• _Text passage_:
##############################

Newswire: NY Times Looks Back On Comics Who Died Young, Missed One Big Part Of The Story

Newswire  8.17.15

Jason Zinoman’s piece in today’s New York Times was a nice homage to some past and present friends and other folks, too.

NY Times Remembers Charlie Barnett and Others

Charlie Barnett

Charlie Barnett

He does a nice job of reminding us of Charlie Barnett for example, however he misses a key episode of the story which I will share again, here.

First, let me say Charlie was a guy I knew and liked.  Not only was he the king of Washington Square Park street perfomrers, but he did a ton of indoor gigs too and one of those was working with me one night way back when, at Rick Messina’s Rainy Night House in Queens.  After the gig, I gave Charlie a ride home as we were both heading to the Comic Strip, but along the way he asked me to take a detour into a neighborhood up in Washington Heights or Spanish Harlem, I honestly do not remember exactly where he led me.  When we got to where we were going, Charlie told me to parallel park and then  — and this is the part that always stuck with me — he made it very clear I should keep my hands in my pockets while he was away, so that nobody would see that I was White. Forget the obvious, that my head was a dead give away, nonetheless, that is what he told me to do.  He then disappeared for I don’t know how long, leaving me there on some street in a neighborhood he didn’t think I was quite safe in, while he went off to buy some drugs.  I know he came back, because I remember getting back to the club and walking in together and I am still around to relate the story.  But that is not the episode that Charlie is best remembered for by anyone, including me.

Back in 1981 or 82? Charlie Barnett was selected to be the newest black cast member of SNL. It was obviously an opportunity that may or may not have catapulted him into the big time but it would have certainly raised his profile, if he had been able to hold onto the gig.  The problem, as I remember the story, was that Charlie was functionally illiterate and when rehearsals began for the new season, it became painfully clear that Charlie would be unable to keep up with last minute script changes or more importantly be able to read unrehearsed lines straight from the cue cards. That is why Charlie lost his gig and was replaced by another black kid, this one from Long Island, by the name of Eddie Murphy.  Eddie himself would soon be catapulted to the forefront on a night when the show ran short and Producer Jean Doumanian needed someone to fill the last few minutes of air time with comedy.  Eddie took the stage and did some of his stand-up unrehearsed, killed… and the rest as they say is history. A history that might never have been written if Charlie Barnett was able to read the cue cards.

##############################

• _Short problem 1_:
Reproduce the stretch of the Charlie Barnett piece from "Newswire  8.17.15" through "share again, here." word for word.
• _Short problem 2_:
Extend the Charlie Barnett piece past its final sentence.

• _Data extract_:
##############################

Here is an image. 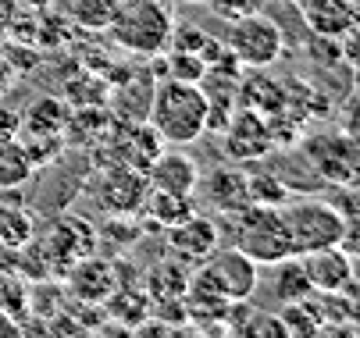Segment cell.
I'll return each instance as SVG.
<instances>
[{
    "label": "cell",
    "instance_id": "1",
    "mask_svg": "<svg viewBox=\"0 0 360 338\" xmlns=\"http://www.w3.org/2000/svg\"><path fill=\"white\" fill-rule=\"evenodd\" d=\"M207 93L200 89V82L161 79L153 86L146 121L165 147H193L196 139L207 135Z\"/></svg>",
    "mask_w": 360,
    "mask_h": 338
},
{
    "label": "cell",
    "instance_id": "2",
    "mask_svg": "<svg viewBox=\"0 0 360 338\" xmlns=\"http://www.w3.org/2000/svg\"><path fill=\"white\" fill-rule=\"evenodd\" d=\"M172 25L175 18L165 0H118L104 32L115 39V46H122L129 54L158 58L168 50Z\"/></svg>",
    "mask_w": 360,
    "mask_h": 338
},
{
    "label": "cell",
    "instance_id": "3",
    "mask_svg": "<svg viewBox=\"0 0 360 338\" xmlns=\"http://www.w3.org/2000/svg\"><path fill=\"white\" fill-rule=\"evenodd\" d=\"M229 221H232V246L243 250L253 264L271 267V264L292 257V243H289L282 207L246 203L243 210L229 214Z\"/></svg>",
    "mask_w": 360,
    "mask_h": 338
},
{
    "label": "cell",
    "instance_id": "4",
    "mask_svg": "<svg viewBox=\"0 0 360 338\" xmlns=\"http://www.w3.org/2000/svg\"><path fill=\"white\" fill-rule=\"evenodd\" d=\"M300 154L311 161L314 175L328 185H356L360 189V139L346 128H328L300 139Z\"/></svg>",
    "mask_w": 360,
    "mask_h": 338
},
{
    "label": "cell",
    "instance_id": "5",
    "mask_svg": "<svg viewBox=\"0 0 360 338\" xmlns=\"http://www.w3.org/2000/svg\"><path fill=\"white\" fill-rule=\"evenodd\" d=\"M285 228H289V243L292 253H314L325 246H339V235H342V214L335 203L325 200H289L282 207Z\"/></svg>",
    "mask_w": 360,
    "mask_h": 338
},
{
    "label": "cell",
    "instance_id": "6",
    "mask_svg": "<svg viewBox=\"0 0 360 338\" xmlns=\"http://www.w3.org/2000/svg\"><path fill=\"white\" fill-rule=\"evenodd\" d=\"M225 46L236 54V61L243 68H271L285 54V36H282V25L275 18H268L261 11H250V15L229 22Z\"/></svg>",
    "mask_w": 360,
    "mask_h": 338
},
{
    "label": "cell",
    "instance_id": "7",
    "mask_svg": "<svg viewBox=\"0 0 360 338\" xmlns=\"http://www.w3.org/2000/svg\"><path fill=\"white\" fill-rule=\"evenodd\" d=\"M193 281L218 292L221 299H250L261 281V264H253L243 250L236 246H218L200 267H193Z\"/></svg>",
    "mask_w": 360,
    "mask_h": 338
},
{
    "label": "cell",
    "instance_id": "8",
    "mask_svg": "<svg viewBox=\"0 0 360 338\" xmlns=\"http://www.w3.org/2000/svg\"><path fill=\"white\" fill-rule=\"evenodd\" d=\"M96 243H100L96 224H89V221L79 217V214H61L54 224H50V231L43 235V246H39V250H43V257H46V264H50V274L65 278V271H68L75 260L96 253Z\"/></svg>",
    "mask_w": 360,
    "mask_h": 338
},
{
    "label": "cell",
    "instance_id": "9",
    "mask_svg": "<svg viewBox=\"0 0 360 338\" xmlns=\"http://www.w3.org/2000/svg\"><path fill=\"white\" fill-rule=\"evenodd\" d=\"M221 147H225L229 161H236V164H261L264 157H271L275 142H271L268 114L239 104L221 128Z\"/></svg>",
    "mask_w": 360,
    "mask_h": 338
},
{
    "label": "cell",
    "instance_id": "10",
    "mask_svg": "<svg viewBox=\"0 0 360 338\" xmlns=\"http://www.w3.org/2000/svg\"><path fill=\"white\" fill-rule=\"evenodd\" d=\"M104 175L96 178V203L108 217L111 214H139L143 200L150 192L146 171L139 168H125V164H111V168H100Z\"/></svg>",
    "mask_w": 360,
    "mask_h": 338
},
{
    "label": "cell",
    "instance_id": "11",
    "mask_svg": "<svg viewBox=\"0 0 360 338\" xmlns=\"http://www.w3.org/2000/svg\"><path fill=\"white\" fill-rule=\"evenodd\" d=\"M165 243H168V250H172V257H175L179 264L200 267L203 260H207V257L221 246V228H218V221L203 217V214L196 210V214H189L186 221L165 228Z\"/></svg>",
    "mask_w": 360,
    "mask_h": 338
},
{
    "label": "cell",
    "instance_id": "12",
    "mask_svg": "<svg viewBox=\"0 0 360 338\" xmlns=\"http://www.w3.org/2000/svg\"><path fill=\"white\" fill-rule=\"evenodd\" d=\"M118 288V264L108 257H82L65 271V296L75 303H104Z\"/></svg>",
    "mask_w": 360,
    "mask_h": 338
},
{
    "label": "cell",
    "instance_id": "13",
    "mask_svg": "<svg viewBox=\"0 0 360 338\" xmlns=\"http://www.w3.org/2000/svg\"><path fill=\"white\" fill-rule=\"evenodd\" d=\"M196 189L203 192V200L211 203V210H218L221 217L243 210L250 203V189H246V168L243 164H221V168H211V175L196 182Z\"/></svg>",
    "mask_w": 360,
    "mask_h": 338
},
{
    "label": "cell",
    "instance_id": "14",
    "mask_svg": "<svg viewBox=\"0 0 360 338\" xmlns=\"http://www.w3.org/2000/svg\"><path fill=\"white\" fill-rule=\"evenodd\" d=\"M146 182L150 189H161V192H179V196H196V182H200V164L182 154V147L161 150L158 157L150 161L146 168Z\"/></svg>",
    "mask_w": 360,
    "mask_h": 338
},
{
    "label": "cell",
    "instance_id": "15",
    "mask_svg": "<svg viewBox=\"0 0 360 338\" xmlns=\"http://www.w3.org/2000/svg\"><path fill=\"white\" fill-rule=\"evenodd\" d=\"M303 267H307V278H311L314 292H346L349 281L356 278L353 257L346 250H339V246L303 253Z\"/></svg>",
    "mask_w": 360,
    "mask_h": 338
},
{
    "label": "cell",
    "instance_id": "16",
    "mask_svg": "<svg viewBox=\"0 0 360 338\" xmlns=\"http://www.w3.org/2000/svg\"><path fill=\"white\" fill-rule=\"evenodd\" d=\"M300 15L311 25V32H318V36L342 39L353 29V4L349 0H303Z\"/></svg>",
    "mask_w": 360,
    "mask_h": 338
},
{
    "label": "cell",
    "instance_id": "17",
    "mask_svg": "<svg viewBox=\"0 0 360 338\" xmlns=\"http://www.w3.org/2000/svg\"><path fill=\"white\" fill-rule=\"evenodd\" d=\"M72 118V104L65 96H36L22 111V132L32 135H65V125Z\"/></svg>",
    "mask_w": 360,
    "mask_h": 338
},
{
    "label": "cell",
    "instance_id": "18",
    "mask_svg": "<svg viewBox=\"0 0 360 338\" xmlns=\"http://www.w3.org/2000/svg\"><path fill=\"white\" fill-rule=\"evenodd\" d=\"M115 125V114L108 104H93V107H72V118L65 125V142L68 147H96Z\"/></svg>",
    "mask_w": 360,
    "mask_h": 338
},
{
    "label": "cell",
    "instance_id": "19",
    "mask_svg": "<svg viewBox=\"0 0 360 338\" xmlns=\"http://www.w3.org/2000/svg\"><path fill=\"white\" fill-rule=\"evenodd\" d=\"M250 79H239V104L261 114H275L285 107V82L264 75V68H250Z\"/></svg>",
    "mask_w": 360,
    "mask_h": 338
},
{
    "label": "cell",
    "instance_id": "20",
    "mask_svg": "<svg viewBox=\"0 0 360 338\" xmlns=\"http://www.w3.org/2000/svg\"><path fill=\"white\" fill-rule=\"evenodd\" d=\"M143 210L150 217V228H172L179 221H186L189 214H196V196H179V192H161V189H150L146 200H143Z\"/></svg>",
    "mask_w": 360,
    "mask_h": 338
},
{
    "label": "cell",
    "instance_id": "21",
    "mask_svg": "<svg viewBox=\"0 0 360 338\" xmlns=\"http://www.w3.org/2000/svg\"><path fill=\"white\" fill-rule=\"evenodd\" d=\"M271 271H275V281H271V292H275V299H278V306L282 303H296V299H307L314 292V285H311V278H307V267H303V257H285V260H278V264H271Z\"/></svg>",
    "mask_w": 360,
    "mask_h": 338
},
{
    "label": "cell",
    "instance_id": "22",
    "mask_svg": "<svg viewBox=\"0 0 360 338\" xmlns=\"http://www.w3.org/2000/svg\"><path fill=\"white\" fill-rule=\"evenodd\" d=\"M36 175L25 147L18 135H0V192L4 189H22Z\"/></svg>",
    "mask_w": 360,
    "mask_h": 338
},
{
    "label": "cell",
    "instance_id": "23",
    "mask_svg": "<svg viewBox=\"0 0 360 338\" xmlns=\"http://www.w3.org/2000/svg\"><path fill=\"white\" fill-rule=\"evenodd\" d=\"M36 238V217L25 207H11V200H0V243L4 246H29Z\"/></svg>",
    "mask_w": 360,
    "mask_h": 338
},
{
    "label": "cell",
    "instance_id": "24",
    "mask_svg": "<svg viewBox=\"0 0 360 338\" xmlns=\"http://www.w3.org/2000/svg\"><path fill=\"white\" fill-rule=\"evenodd\" d=\"M278 317L285 324V334H321L325 331V317H321L314 292L307 299H296V303H282Z\"/></svg>",
    "mask_w": 360,
    "mask_h": 338
},
{
    "label": "cell",
    "instance_id": "25",
    "mask_svg": "<svg viewBox=\"0 0 360 338\" xmlns=\"http://www.w3.org/2000/svg\"><path fill=\"white\" fill-rule=\"evenodd\" d=\"M246 189H250V203L285 207L292 200V189L278 178L275 168H268V171H246Z\"/></svg>",
    "mask_w": 360,
    "mask_h": 338
},
{
    "label": "cell",
    "instance_id": "26",
    "mask_svg": "<svg viewBox=\"0 0 360 338\" xmlns=\"http://www.w3.org/2000/svg\"><path fill=\"white\" fill-rule=\"evenodd\" d=\"M186 285H189V267L172 257V260H165L161 267L150 271L146 296H150V299H172V296H182V292H186Z\"/></svg>",
    "mask_w": 360,
    "mask_h": 338
},
{
    "label": "cell",
    "instance_id": "27",
    "mask_svg": "<svg viewBox=\"0 0 360 338\" xmlns=\"http://www.w3.org/2000/svg\"><path fill=\"white\" fill-rule=\"evenodd\" d=\"M118 0H68V18L86 32H104Z\"/></svg>",
    "mask_w": 360,
    "mask_h": 338
},
{
    "label": "cell",
    "instance_id": "28",
    "mask_svg": "<svg viewBox=\"0 0 360 338\" xmlns=\"http://www.w3.org/2000/svg\"><path fill=\"white\" fill-rule=\"evenodd\" d=\"M0 310L18 324L29 313V281H22L18 271H0Z\"/></svg>",
    "mask_w": 360,
    "mask_h": 338
},
{
    "label": "cell",
    "instance_id": "29",
    "mask_svg": "<svg viewBox=\"0 0 360 338\" xmlns=\"http://www.w3.org/2000/svg\"><path fill=\"white\" fill-rule=\"evenodd\" d=\"M207 75V61L193 50H168L161 61V79H182V82H200Z\"/></svg>",
    "mask_w": 360,
    "mask_h": 338
},
{
    "label": "cell",
    "instance_id": "30",
    "mask_svg": "<svg viewBox=\"0 0 360 338\" xmlns=\"http://www.w3.org/2000/svg\"><path fill=\"white\" fill-rule=\"evenodd\" d=\"M22 139V147L32 161V168H46V164H54L61 154H65V135H32V132H18Z\"/></svg>",
    "mask_w": 360,
    "mask_h": 338
},
{
    "label": "cell",
    "instance_id": "31",
    "mask_svg": "<svg viewBox=\"0 0 360 338\" xmlns=\"http://www.w3.org/2000/svg\"><path fill=\"white\" fill-rule=\"evenodd\" d=\"M239 334H250V338H253V334H275V338H285V324H282V317H278V313L253 310Z\"/></svg>",
    "mask_w": 360,
    "mask_h": 338
},
{
    "label": "cell",
    "instance_id": "32",
    "mask_svg": "<svg viewBox=\"0 0 360 338\" xmlns=\"http://www.w3.org/2000/svg\"><path fill=\"white\" fill-rule=\"evenodd\" d=\"M207 4H211V11H214L218 18H225V22L243 18V15H250V11H261V0H207Z\"/></svg>",
    "mask_w": 360,
    "mask_h": 338
},
{
    "label": "cell",
    "instance_id": "33",
    "mask_svg": "<svg viewBox=\"0 0 360 338\" xmlns=\"http://www.w3.org/2000/svg\"><path fill=\"white\" fill-rule=\"evenodd\" d=\"M339 250H346L353 260H360V210L342 217V235H339Z\"/></svg>",
    "mask_w": 360,
    "mask_h": 338
},
{
    "label": "cell",
    "instance_id": "34",
    "mask_svg": "<svg viewBox=\"0 0 360 338\" xmlns=\"http://www.w3.org/2000/svg\"><path fill=\"white\" fill-rule=\"evenodd\" d=\"M342 128H346L349 135H356V139H360V93L346 104V121H342Z\"/></svg>",
    "mask_w": 360,
    "mask_h": 338
},
{
    "label": "cell",
    "instance_id": "35",
    "mask_svg": "<svg viewBox=\"0 0 360 338\" xmlns=\"http://www.w3.org/2000/svg\"><path fill=\"white\" fill-rule=\"evenodd\" d=\"M22 132V114L0 107V135H18Z\"/></svg>",
    "mask_w": 360,
    "mask_h": 338
},
{
    "label": "cell",
    "instance_id": "36",
    "mask_svg": "<svg viewBox=\"0 0 360 338\" xmlns=\"http://www.w3.org/2000/svg\"><path fill=\"white\" fill-rule=\"evenodd\" d=\"M58 327H65V320H58V324H50L46 331H58ZM68 331H82V324H79V320H68Z\"/></svg>",
    "mask_w": 360,
    "mask_h": 338
},
{
    "label": "cell",
    "instance_id": "37",
    "mask_svg": "<svg viewBox=\"0 0 360 338\" xmlns=\"http://www.w3.org/2000/svg\"><path fill=\"white\" fill-rule=\"evenodd\" d=\"M175 4H207V0H175Z\"/></svg>",
    "mask_w": 360,
    "mask_h": 338
}]
</instances>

##############################

• _Task result 1_:
Newswire  8.17.15

Jason Zinoman’s piece in today’s New York Times was a nice homage to some past and present friends and other folks, too.

NY Times Remembers Charlie Barnett and Others

Charlie Barnett

Charlie Barnett

He does a nice job of reminding us of Charlie Barnett for example, however he misses a key episode of the story which I will share again, here.

• _Task result 2_:
Beyond Charlie, the Times piece also mentions my old friend Rick Aviles, who, while definitely an accomplished street performer did have a great act as Colin is quoted as saying and did work all over the country in clubs and other venues. Not mentioned in the piece is that Rick was also an accomplished actor having played significant parts in ‘Ghost’ and ‘Water World’ among others.

Rick Aviles

Rick Aviles

The piece also mentions Ronnie Shakes, yet another great comic who died young. Ronnie had done the Tonight Show seven times before his very premature death, well deserved credits, well worth mentioning again.  One comic not mentioned by the piece who I would nominate for recognition was Dennis Wolfberg who was also did the Tonight Show, wasa killer on stage and was starting to get more character acting roles at the time of his untimely death from melanoma in the mid to late 90s.

All in all it is a great piece that also puts the spotlight on Barry Crimmins, Bob Shaw, Marsha Warfield, Elayne Boosler and San Francisco’s Steven Pearl, all still alive, well and working.  Good for them. And good on Jason Zinnoman for covering them.

 

Corrections: The original version of this tale said SNL uses prompters. It actually uses cue cards.  (Thank you, Wayne Federman)  The original version also credited Lorne Michaels as being the producer. Jean Doumanian was Producer in 1981, not Lorne Michaels (Thank you, Joe Rocha).

Addition: The original version of this piece speculated that Ronnie Shakes had at least one, if not more, appearances on the Tonight Show. The total was actually seven. (Thank you, Jerry Stanley)

Covering Comedy

Sam Kinison on the cover of the first edition of ComedyUSA

Sam Kinison on the cover of the first edition of ComedyUSA

On April 1, 1986, I launched Comedy USA magazine with a party and live show at The Comic Strip in New York.  It was a magazine dedicated to rising stand up comedy stars and everything about their business. The conceit that made this publication different was that the people who produced it were also professionals working in comedy. Nothing bothered me more in those days than reading articles about stand-ups in local papers where almost without exception, jokes would be mangled and misquoted by reporters covering comedy as part of an entertainment beat rather than as a passion for the craft.

PremierParty1986

The idea was to give the magazine away to the growing hordes of fans filling comedy clubs from coast to coast, making money through advertising dedicated to those very same fans.  That was not my original idea. I was actually thinking much smaller. I was just going to start making phone calls to people in the business to confirm and get details on rumors I was hearing every night in the clubs and just kinda sorta become the comedy industry journalist. Eventually, with the entry of competition from bigger, more experienced publishers with deep pockets, I wound up reverting to my original plan in a last ditch effort to keep the enterprise afloat. And that’s how the original Comedy USA Newswire was born.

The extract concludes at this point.